**Exercise brief**.
Copy every line of the material below word for word, keeping each line's characters, punctuation and spacing unchanged.

**Material shown**.
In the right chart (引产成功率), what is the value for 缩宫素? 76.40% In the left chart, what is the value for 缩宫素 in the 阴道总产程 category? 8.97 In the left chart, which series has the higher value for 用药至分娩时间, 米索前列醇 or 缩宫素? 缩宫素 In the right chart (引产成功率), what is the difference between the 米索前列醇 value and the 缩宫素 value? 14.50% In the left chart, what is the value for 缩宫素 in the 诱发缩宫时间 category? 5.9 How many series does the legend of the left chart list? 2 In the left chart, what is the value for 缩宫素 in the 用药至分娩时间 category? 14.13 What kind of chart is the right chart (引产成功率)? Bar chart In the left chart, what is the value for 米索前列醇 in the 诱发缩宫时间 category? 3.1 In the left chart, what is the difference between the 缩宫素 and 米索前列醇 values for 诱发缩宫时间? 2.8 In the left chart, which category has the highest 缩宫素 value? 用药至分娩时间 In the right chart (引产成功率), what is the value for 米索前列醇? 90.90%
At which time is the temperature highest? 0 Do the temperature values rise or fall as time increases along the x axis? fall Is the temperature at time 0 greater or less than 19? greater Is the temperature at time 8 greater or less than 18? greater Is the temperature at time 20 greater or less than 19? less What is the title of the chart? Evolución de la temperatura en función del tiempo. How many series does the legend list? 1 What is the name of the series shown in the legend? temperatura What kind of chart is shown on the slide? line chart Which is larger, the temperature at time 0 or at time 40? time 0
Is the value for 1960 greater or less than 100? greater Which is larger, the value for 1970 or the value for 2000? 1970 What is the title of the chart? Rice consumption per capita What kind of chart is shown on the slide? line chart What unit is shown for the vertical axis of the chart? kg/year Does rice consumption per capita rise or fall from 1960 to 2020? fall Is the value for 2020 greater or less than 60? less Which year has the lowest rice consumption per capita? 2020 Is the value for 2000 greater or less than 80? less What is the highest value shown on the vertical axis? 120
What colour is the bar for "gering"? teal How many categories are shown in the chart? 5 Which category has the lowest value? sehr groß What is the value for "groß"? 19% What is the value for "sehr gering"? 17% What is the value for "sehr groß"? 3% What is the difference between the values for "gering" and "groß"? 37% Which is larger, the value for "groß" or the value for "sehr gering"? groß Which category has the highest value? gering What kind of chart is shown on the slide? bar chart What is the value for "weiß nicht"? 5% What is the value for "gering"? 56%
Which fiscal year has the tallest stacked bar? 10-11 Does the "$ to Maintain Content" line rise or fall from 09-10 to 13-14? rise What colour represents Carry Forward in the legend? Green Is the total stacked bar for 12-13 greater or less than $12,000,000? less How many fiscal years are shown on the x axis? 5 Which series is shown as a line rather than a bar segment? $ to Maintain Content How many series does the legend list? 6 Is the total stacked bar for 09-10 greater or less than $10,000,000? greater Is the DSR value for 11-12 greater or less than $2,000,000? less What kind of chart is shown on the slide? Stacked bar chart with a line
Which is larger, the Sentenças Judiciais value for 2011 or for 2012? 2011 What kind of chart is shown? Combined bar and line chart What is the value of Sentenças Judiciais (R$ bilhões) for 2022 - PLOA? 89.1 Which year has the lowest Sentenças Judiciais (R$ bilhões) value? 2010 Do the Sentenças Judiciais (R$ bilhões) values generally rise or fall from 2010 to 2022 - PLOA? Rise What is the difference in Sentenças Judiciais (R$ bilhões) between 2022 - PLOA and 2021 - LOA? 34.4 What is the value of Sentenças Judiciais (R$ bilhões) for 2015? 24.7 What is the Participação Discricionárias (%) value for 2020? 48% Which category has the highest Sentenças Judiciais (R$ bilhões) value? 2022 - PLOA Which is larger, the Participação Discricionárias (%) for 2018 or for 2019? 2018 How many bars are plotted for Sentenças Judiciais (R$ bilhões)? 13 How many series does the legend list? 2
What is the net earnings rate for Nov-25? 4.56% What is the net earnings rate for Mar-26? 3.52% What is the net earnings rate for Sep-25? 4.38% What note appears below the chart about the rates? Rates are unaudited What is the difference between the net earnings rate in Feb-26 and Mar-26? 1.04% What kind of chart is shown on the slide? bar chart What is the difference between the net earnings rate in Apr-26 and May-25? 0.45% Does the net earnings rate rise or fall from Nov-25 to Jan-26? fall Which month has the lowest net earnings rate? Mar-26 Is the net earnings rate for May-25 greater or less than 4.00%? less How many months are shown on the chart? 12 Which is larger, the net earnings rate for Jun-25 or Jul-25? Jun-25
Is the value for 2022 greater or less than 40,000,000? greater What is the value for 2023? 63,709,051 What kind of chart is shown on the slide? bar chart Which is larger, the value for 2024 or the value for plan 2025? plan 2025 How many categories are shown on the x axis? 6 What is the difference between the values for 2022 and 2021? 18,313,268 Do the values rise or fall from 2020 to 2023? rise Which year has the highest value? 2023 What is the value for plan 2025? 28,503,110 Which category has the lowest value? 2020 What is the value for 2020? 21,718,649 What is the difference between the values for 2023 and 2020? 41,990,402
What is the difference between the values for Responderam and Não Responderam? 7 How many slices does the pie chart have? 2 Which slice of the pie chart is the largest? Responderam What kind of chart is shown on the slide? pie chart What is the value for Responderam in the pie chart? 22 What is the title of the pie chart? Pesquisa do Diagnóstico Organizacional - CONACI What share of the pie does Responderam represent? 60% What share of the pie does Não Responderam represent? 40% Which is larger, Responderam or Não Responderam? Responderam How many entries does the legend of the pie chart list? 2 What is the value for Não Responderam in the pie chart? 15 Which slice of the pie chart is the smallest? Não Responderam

**Completed task**.
In the right chart (引产成功率), what is the value for 缩宫素? 76.40% In the left chart, what is the value for 缩宫素 in the 阴道总产程 category? 8.97 In the left chart, which series has the higher value for 用药至分娩时间, 米索前列醇 or 缩宫素? 缩宫素 In the right chart (引产成功率), what is the difference between the 米索前列醇 value and the 缩宫素 value? 14.50% In the left chart, what is the value for 缩宫素 in the 诱发缩宫时间 category? 5.9 How many series does the legend of the left chart list? 2 In the left chart, what is the value for 缩宫素 in the 用药至分娩时间 category? 14.13 What kind of chart is the right chart (引产成功率)? Bar chart In the left chart, what is the value for 米索前列醇 in the 诱发缩宫时间 category? 3.1 In the left chart, what is the difference between the 缩宫素 and 米索前列醇 values for 诱发缩宫时间? 2.8 In the left chart, which category has the highest 缩宫素 value? 用药至分娩时间 In the right chart (引产成功率), what is the value for 米索前列醇? 90.90%
At which time is the temperature highest? 0 Do the temperature values rise or fall as time increases along the x axis? fall Is the temperature at time 0 greater or less than 19? greater Is the temperature at time 8 greater or less than 18? greater Is the temperature at time 20 greater or less than 19? less What is the title of the chart? Evolución de la temperatura en función del tiempo. How many series does the legend list? 1 What is the name of the series shown in the legend? temperatura What kind of chart is shown on the slide? line chart Which is larger, the temperature at time 0 or at time 40? time 0
Is the value for 1960 greater or less than 100? greater Which is larger, the value for 1970 or the value for 2000? 1970 What is the title of the chart? Rice consumption per capita What kind of chart is shown on the slide? line chart What unit is shown for the vertical axis of the chart? kg/year Does rice consumption per capita rise or fall from 1960 to 2020? fall Is the value for 2020 greater or less than 60? less Which year has the lowest rice consumption per capita? 2020 Is the value for 2000 greater or less than 80? less What is the highest value shown on the vertical axis? 120
What colour is the bar for "gering"? teal How many categories are shown in the chart? 5 Which category has the lowest value? sehr groß What is the value for "groß"? 19% What is the value for "sehr gering"? 17% What is the value for "sehr groß"? 3% What is the difference between the values for "gering" and "groß"? 37% Which is larger, the value for "groß" or the value for "sehr gering"? groß Which category has the highest value? gering What kind of chart is shown on the slide? bar chart What is the value for "weiß nicht"? 5% What is the value for "gering"? 56%
Which fiscal year has the tallest stacked bar? 10-11 Does the "$ to Maintain Content" line rise or fall from 09-10 to 13-14? rise What colour represents Carry Forward in the legend? Green Is the total stacked bar for 12-13 greater or less than $12,000,000? less How many fiscal years are shown on the x axis? 5 Which series is shown as a line rather than a bar segment? $ to Maintain Content How many series does the legend list? 6 Is the total stacked bar for 09-10 greater or less than $10,000,000? greater Is the DSR value for 11-12 greater or less than $2,000,000? less What kind of chart is shown on the slide? Stacked bar chart with a line
Which is larger, the Sentenças Judiciais value for 2011 or for 2012? 2011 What kind of chart is shown? Combined bar and line chart What is the value of Sentenças Judiciais (R$ bilhões) for 2022 - PLOA? 89.1 Which year has the lowest Sentenças Judiciais (R$ bilhões) value? 2010 Do the Sentenças Judiciais (R$ bilhões) values generally rise or fall from 2010 to 2022 - PLOA? Rise What is the difference in Sentenças Judiciais (R$ bilhões) between 2022 - PLOA and 2021 - LOA? 34.4 What is the value of Sentenças Judiciais (R$ bilhões) for 2015? 24.7 What is the Participação Discricionárias (%) value for 2020? 48% Which category has the highest Sentenças Judiciais (R$ bilhões) value? 2022 - PLOA Which is larger, the Participação Discricionárias (%) for 2018 or for 2019? 2018 How many bars are plotted for Sentenças Judiciais (R$ bilhões)? 13 How many series does the legend list? 2
What is the net earnings rate for Nov-25? 4.56% What is the net earnings rate for Mar-26? 3.52% What is the net earnings rate for Sep-25? 4.38% What note appears below the chart about the rates? Rates are unaudited What is the difference between the net earnings rate in Feb-26 and Mar-26? 1.04% What kind of chart is shown on the slide? bar chart What is the difference between the net earnings rate in Apr-26 and May-25? 0.45% Does the net earnings rate rise or fall from Nov-25 to Jan-26? fall Which month has the lowest net earnings rate? Mar-26 Is the net earnings rate for May-25 greater or less than 4.00%? less How many months are shown on the chart? 12 Which is larger, the net earnings rate for Jun-25 or Jul-25? Jun-25
Is the value for 2022 greater or less than 40,000,000? greater What is the value for 2023? 63,709,051 What kind of chart is shown on the slide? bar chart Which is larger, the value for 2024 or the value for plan 2025? plan 2025 How many categories are shown on the x axis? 6 What is the difference between the values for 2022 and 2021? 18,313,268 Do the values rise or fall from 2020 to 2023? rise Which year has the highest value? 2023 What is the value for plan 2025? 28,503,110 Which category has the lowest value? 2020 What is the value for 2020? 21,718,649 What is the difference between the values for 2023 and 2020? 41,990,402
What is the difference between the values for Responderam and Não Responderam? 7 How many slices does the pie chart have? 2 Which slice of the pie chart is the largest? Responderam What kind of chart is shown on the slide? pie chart What is the value for Responderam in the pie chart? 22 What is the title of the pie chart? Pesquisa do Diagnóstico Organizacional - CONACI What share of the pie does Responderam represent? 60% What share of the pie does Não Responderam represent? 40% Which is larger, Responderam or Não Responderam? Responderam How many entries does the legend of the pie chart list? 2 What is the value for Não Responderam in the pie chart? 15 Which slice of the pie chart is the smallest? Não Responderam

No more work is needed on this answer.